I’m a big fan of Porter Airlines. I like their marketing and PR and I enjoy flying with them whenever the opportunity arises, but I can’t help feel they’ve missed a trick. With a key vote due on on December 4th at City Hall on whether to vote on the airlines plans to expand Toronto Billy Bishop Airport to enable it to fly jets as part of an ambitious expansion plan Porter has a window of opportunity to control its own destiny with a smart PR program.
The company should take a page from the WestJet PR playbook. Earlier in the year the company flew one of it’s new Q400 aircraft – currently the largest plane authorized to fly out of Toronto’s downtown airport, and Porter’s workhorse – past the downtown airport.
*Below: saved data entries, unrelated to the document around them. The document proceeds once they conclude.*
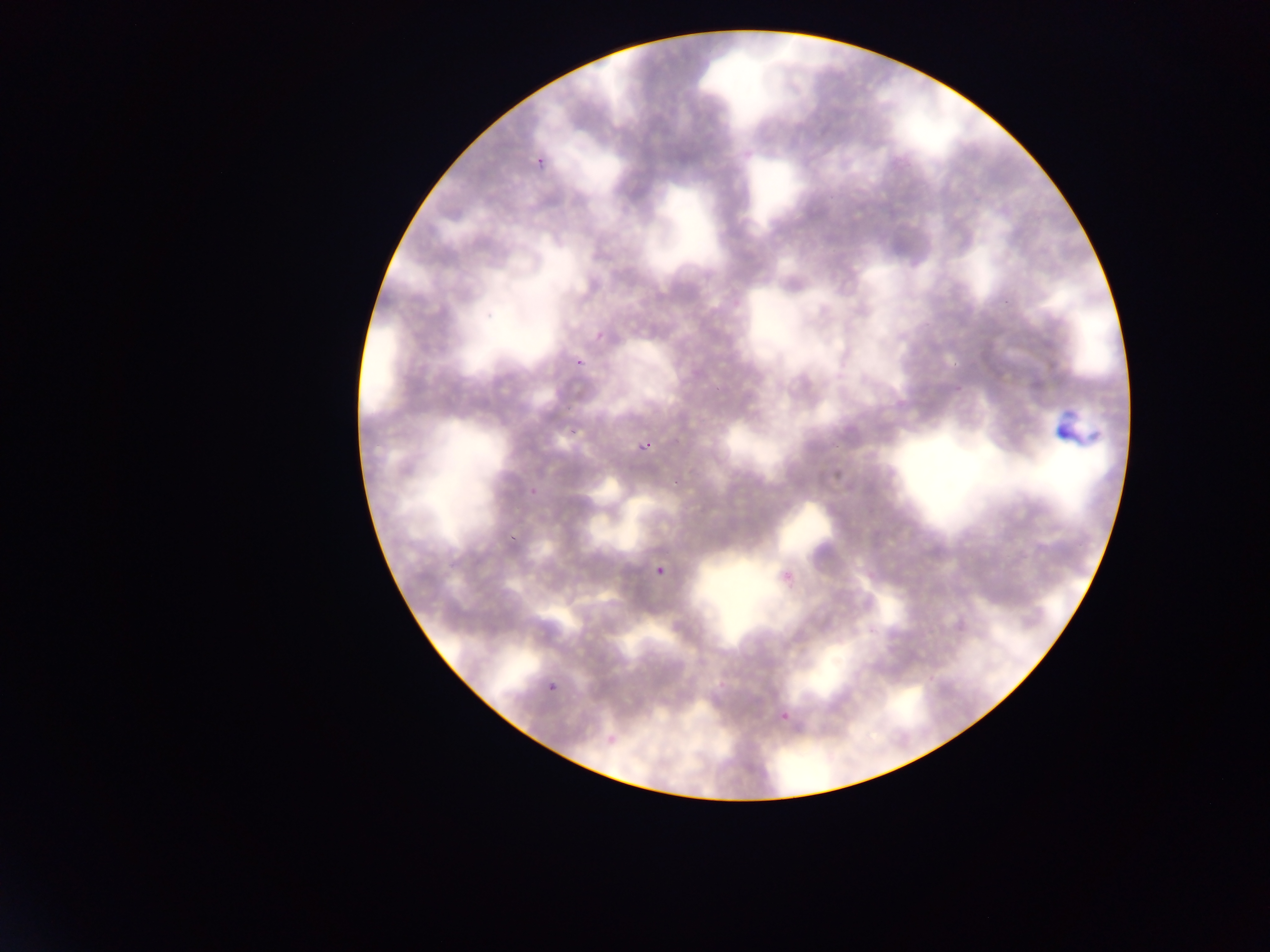

capture: mobile-phone photograph through a microscope
plasmodium_parasite_locations: 'approximate bounding boxes as [left, top, right, bottom] in pixels: [533, 149, 549, 174], [566, 350, 586, 367], [561, 411, 592, 443], [637, 440, 653, 453], [526, 485, 536, 500], [512, 519, 528, 539], [653, 557, 670, 577], [777, 561, 805, 584], [548, 682, 558, 692], [783, 703, 793, 720]'
country: Ghana
leukocyte_locations: 'approximate bounding boxes as [left, top, right, bottom] in pixels: [1039, 398, 1109, 454]'
field_of_view: single
preparation: thin blood smear
image_size: 1270×952 pixels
This was a signal to many that it was looking to add it to its network. [The company has already said that if Porter is allowed to fly jets from Billy Bishop then it should too.]
With one of the biggest issues around Porter’s plans the impact of jets on residents’ quiet enjoyment of the waterfront addressing and allaying these concerns could play a significant role in getting the vote before Council. Demonstrating that the C100 ‘whisper’ jets will not negatively impact local residents’ lives could be the difference between the company getting the go-ahead and being forced to go back to the drawing board.
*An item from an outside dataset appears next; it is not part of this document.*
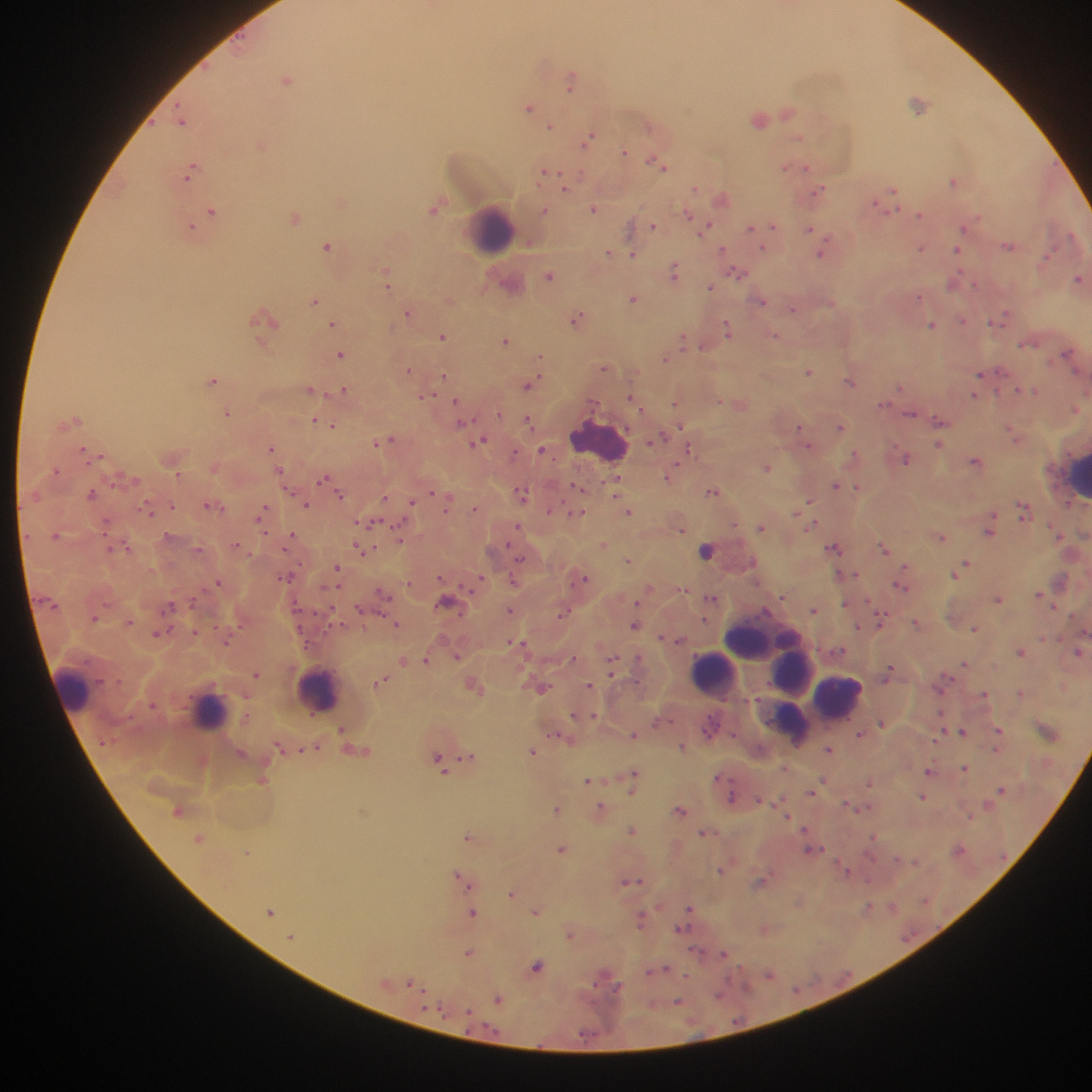

Approximate centers as (x, y) in pixels. Plasmodium parasite locations: (287, 79), (571, 79), (918, 103), (529, 108), (787, 112), (759, 119), (182, 122), (550, 126), (589, 138), (798, 138), (260, 145), (625, 152), (658, 162), (664, 167), (785, 168), (806, 169), (190, 170), (545, 171), (954, 181), (565, 187), (695, 188), (821, 190), (892, 190), (722, 198), (342, 202), (879, 203), (434, 208), (593, 209), (212, 211), (545, 211), (688, 214), (920, 215), (295, 218), (773, 225), (654, 226), (708, 226), (964, 226), (191, 227), (751, 228), (811, 228), (1007, 246), (327, 247), (921, 248), (723, 249), (763, 249), (957, 250), (608, 252), (633, 254), (820, 254), (1047, 256), (675, 271), (737, 272), (386, 274), (550, 276), (1077, 279), (952, 282), (976, 284), (387, 286), (710, 287), (919, 296), (633, 299), (761, 300), (314, 301), (831, 303), (793, 309), (408, 313), (1002, 317), (576, 318), (264, 319), (962, 320), (997, 321), (333, 323), (933, 326), (727, 329), (776, 335), (442, 337), (683, 339), (505, 340), (1025, 344), (702, 346), (1067, 354), (340, 355), (540, 358), (665, 358), (605, 367), (409, 369), (809, 372), (980, 374), (443, 376), (213, 381), (849, 381), (529, 385), (900, 387), (310, 389), (344, 389), (1018, 390), (1027, 391), (1036, 392), (975, 396), (425, 397), (631, 399), (456, 401), (720, 401), (675, 402), (883, 404), (1076, 409), (227, 413), (910, 414), (73, 420), (314, 420), (324, 421), (528, 421), (461, 422), (939, 422), (333, 425), (841, 427), (800, 428), (1013, 434), (660, 436), (385, 440), (804, 440), (481, 441), (939, 444), (807, 445), (271, 448), (84, 450), (541, 450), (688, 450), (514, 454), (854, 455), (907, 459), (975, 461), (767, 467), (55, 471), (279, 471), (178, 474), (668, 477), (323, 478), (836, 485), (577, 487), (617, 487), (858, 487), (712, 492), (92, 493), (431, 493), (522, 493), (341, 495), (385, 498), (810, 501), (412, 502), (212, 505), (307, 505), (171, 506), (447, 506), (474, 509), (149, 511), (551, 511), (628, 511), (1023, 511), (262, 512), (579, 514), (106, 523), (372, 523), (812, 525), (517, 527), (761, 527), (682, 529), (988, 531), (56, 535), (400, 537), (291, 538), (942, 538), (603, 544), (237, 545), (127, 546), (835, 547), (883, 547), (198, 548), (360, 549), (368, 549), (706, 550), (629, 560), (966, 565), (337, 568), (958, 571), (955, 575), (440, 577), (283, 578), (584, 578), (480, 579), (514, 579), (218, 582), (409, 582), (901, 585), (382, 594), (1038, 594), (783, 596), (712, 598), (998, 599), (446, 601), (192, 602), (845, 603), (170, 607), (359, 610), (511, 610), (813, 610), (562, 613), (94, 618), (881, 620), (129, 622), (915, 622), (396, 625), (634, 626), (858, 628), (975, 629), (158, 633), (663, 637), (225, 641), (515, 643), (1020, 652), (1078, 652), (457, 656), (572, 659), (403, 660), (427, 660), (964, 663), (611, 665), (889, 670), (256, 674), (381, 682), (589, 685), (474, 687), (542, 687), (1021, 692), (984, 694), (593, 715), (882, 723), (342, 729), (999, 730), (962, 731), (557, 734), (860, 734), (633, 736), (682, 747), (829, 750), (533, 751), (469, 756), (438, 761), (965, 768), (928, 770), (633, 776), (587, 781), (868, 782), (1002, 789), (731, 797), (923, 797), (759, 799), (557, 809), (600, 809), (680, 810), (633, 831), (703, 832), (467, 836), (873, 837), (199, 838), (959, 848), (561, 849), (812, 850), (247, 852), (915, 862), (721, 871), (846, 871), (457, 874), (464, 880), (632, 881), (760, 881), (469, 886), (511, 893), (893, 906), (868, 907), (688, 909), (270, 912), (535, 912), (472, 913), (641, 919), (570, 935), (291, 937), (469, 952), (724, 954), (537, 967), (659, 970), (770, 975), (411, 983), (498, 999), (678, 1001). Leukocyte locations: (491, 228), (599, 440), (1077, 476), (759, 637), (733, 659), (793, 672), (713, 673), (73, 687), (320, 688), (839, 695), (208, 712), (795, 716). Single field of view. Mobile-phone photograph taken through the microscope. Image is 1092×1092 pixels. Thick blood film. Collected in Ghana.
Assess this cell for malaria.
How would I do that? Porter can’t currently land a new C100 at Billy Bishop – the runway is too short to safely land and take off again. What it could do is, known in the aviation industry, as a go-around. A go-around is where a pilot aborts a landing [often because of a safety issue or unexpectedly bad weather conditions] at the very last moment. Airlines and aircraft manufacturers have also been using a variation on the theme – a low, slow, runway pass, at air shows for many years to show off their new machines. Porter needs to organize a go-around of slow pass over Billy Bishop airport before the Toronto City Council Executive Committee meets on Wednesday – and it needs to invite the press, supporters, opponents.
Why would I do it? First, it would give the company a great media shot of C 100s at the downtown airport – a vision of the future, as it sees it. Second, it would demonstrate that the jets would not result in significant additional noise from the airport – reinforcing press reports from the first flight about the quietness of the airplanes engines – and removing many of the arguments of those opposed to Porter’s plans. Third, it would undoubtedly be covered by every major media outlet in the city as well as many across Canada and within the aviation industry. Fourth, it would add weight to its argument and provide ammunition to the arguments of supporters of its plans.
There are many other benefits from getting C 100s flying past Billy Bishop. T minus 2 days and counting.